ユニリーバ社が新卒などの採用時に応募で提出される履歴書から、写真、性別、フルネームを不要とする判断をしたそうだ。これは外資であれ日本に事務所をかまえる会社としては、英断である。ほかにつづく企業が現れることを切に願う。
Blogos しらべる部 2020.03.10 「履歴書から顔写真と性別をなくします」ユニリーバの採用選考が話題
実はもうかなり前の話になるが…記憶違いでなければ30年くらいは経つかと思う。アメリカの企業では応募時に写真添付や、年齢、フルネーム、個人的事項の詳細を書くことはほとんどないと聞いていた。募集側もとりあえずは表示内容がざっくりしていて、その結果の笑い話として「条件がよさそうな会社が人材を募集していて、書類を送ったところ、どうもいま勤めているこの会社かもしれないという気がしてきた」というものがあった。実際によくあることなのか、あるいは有名なギャグなのかは不明だが、これを聞いたのは1回ではない。
実際にわたしも英文の履歴書サンプルや書き方の説明を読んだし、自分で書いてみたこともあるが、直近の数年間に関して学業や職歴を書く、応募事由を明確にする、そして自分はどう適任だと思うといったことを書きなさい——という助言がほとんどであり、そのとおりに書いている。日本のように、生年月日やら、小学校以降の学歴を埋めるような長い空欄がついた履歴書が市販されているということもない。
雇う側にしても、募集をかける際に「○○歳くらいまでの女性」やら「○○歳〜○○歳の男性」などは、ほとんどの場合、アメリカでは書けないことになっている( ← “アメリカ 法律 ADEA”などで検索すると事例が出てくる)。個人商店のようなところでの募集や、年齢が大きく技能に関係しそうな特殊な仕事は話が別かもしれないが、たいていは違反になるそうだ。
そういった話をだいぶ前から頭に入れていたこともあって、日本の求人広告は大手であっても、性別と「○○歳以下」などが当然のごとく書かれていることに、わたしは少なからず違和感をいだいていた。能力や、その仕事に適任であるかどうかの前に、性別と年齢でふるいにかけてしまうのかと。
それにしても、日本で市販されている履歴書には、家族構成や扶養義務のあるなしなども記載欄がある。採用されるかどうかもわからない段階でそこまで書く必要があるのだろうか。合否に関係があるのではと案じて書いてしまう人が多いだろうとは思うが、そこまで細かい点を含めた履歴書を、不採用の際に返してくれるのかどうかは会社の一存である。
ユニリーバ社の今回の件で、他社もぜひ検討をしてもらいたい。
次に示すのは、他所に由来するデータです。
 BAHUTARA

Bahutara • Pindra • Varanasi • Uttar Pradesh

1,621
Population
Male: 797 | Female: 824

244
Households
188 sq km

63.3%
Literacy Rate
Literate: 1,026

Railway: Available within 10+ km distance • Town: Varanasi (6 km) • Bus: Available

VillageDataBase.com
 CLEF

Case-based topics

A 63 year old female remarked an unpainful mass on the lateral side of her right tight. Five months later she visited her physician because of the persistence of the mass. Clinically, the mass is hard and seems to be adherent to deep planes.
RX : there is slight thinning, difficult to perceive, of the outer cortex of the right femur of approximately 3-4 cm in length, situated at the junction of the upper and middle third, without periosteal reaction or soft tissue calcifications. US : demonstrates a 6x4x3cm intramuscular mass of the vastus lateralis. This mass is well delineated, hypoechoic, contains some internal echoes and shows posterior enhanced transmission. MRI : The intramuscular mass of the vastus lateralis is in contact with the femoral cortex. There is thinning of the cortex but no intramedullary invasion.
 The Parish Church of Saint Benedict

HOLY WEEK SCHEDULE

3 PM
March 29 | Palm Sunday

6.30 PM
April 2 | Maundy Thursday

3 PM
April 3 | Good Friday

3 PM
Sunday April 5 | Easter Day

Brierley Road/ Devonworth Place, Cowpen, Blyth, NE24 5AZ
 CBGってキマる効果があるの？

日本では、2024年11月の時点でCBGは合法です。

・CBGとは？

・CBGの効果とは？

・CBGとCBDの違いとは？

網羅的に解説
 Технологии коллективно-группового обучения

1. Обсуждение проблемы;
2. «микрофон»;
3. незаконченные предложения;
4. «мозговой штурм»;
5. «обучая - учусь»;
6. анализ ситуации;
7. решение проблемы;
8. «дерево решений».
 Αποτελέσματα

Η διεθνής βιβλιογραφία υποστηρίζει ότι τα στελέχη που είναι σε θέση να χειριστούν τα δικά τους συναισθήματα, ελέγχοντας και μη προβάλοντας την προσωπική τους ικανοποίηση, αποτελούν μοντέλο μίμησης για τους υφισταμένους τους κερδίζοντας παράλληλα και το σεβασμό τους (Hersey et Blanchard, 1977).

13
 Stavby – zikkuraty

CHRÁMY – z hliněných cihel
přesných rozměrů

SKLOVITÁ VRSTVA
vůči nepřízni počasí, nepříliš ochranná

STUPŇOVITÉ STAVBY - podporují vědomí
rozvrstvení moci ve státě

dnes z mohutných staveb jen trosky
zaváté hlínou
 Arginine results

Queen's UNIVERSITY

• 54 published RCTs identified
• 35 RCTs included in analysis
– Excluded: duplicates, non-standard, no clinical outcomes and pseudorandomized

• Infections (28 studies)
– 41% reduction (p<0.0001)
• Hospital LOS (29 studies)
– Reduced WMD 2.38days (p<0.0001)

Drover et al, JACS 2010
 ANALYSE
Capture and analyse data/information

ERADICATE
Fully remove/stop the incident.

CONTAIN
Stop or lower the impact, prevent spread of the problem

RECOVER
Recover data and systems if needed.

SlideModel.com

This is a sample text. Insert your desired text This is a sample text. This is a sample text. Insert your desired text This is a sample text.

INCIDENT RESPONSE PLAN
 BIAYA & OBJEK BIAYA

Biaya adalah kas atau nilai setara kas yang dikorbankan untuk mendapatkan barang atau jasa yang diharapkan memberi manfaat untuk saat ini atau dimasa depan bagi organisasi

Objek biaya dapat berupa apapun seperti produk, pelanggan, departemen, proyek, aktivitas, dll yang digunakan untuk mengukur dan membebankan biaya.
雇うときは学歴や職歴、そして技能を第一の参考とし、性別や見た目は二の次であるべきだ。そして家族構成など個人的なことは、採用することになってから必要の度合いに応じて尋ねればいい。
ちなみにユニリーバ社は、シャンプーや基礎化粧品、家庭用品のほか、アイスクリーム(ベン&ジェリーズ)などのブランドを持つ会社である。日本法人は、かつて「日本リーバ」と呼ばれていたが、現在はユニリーバ・ジャパン。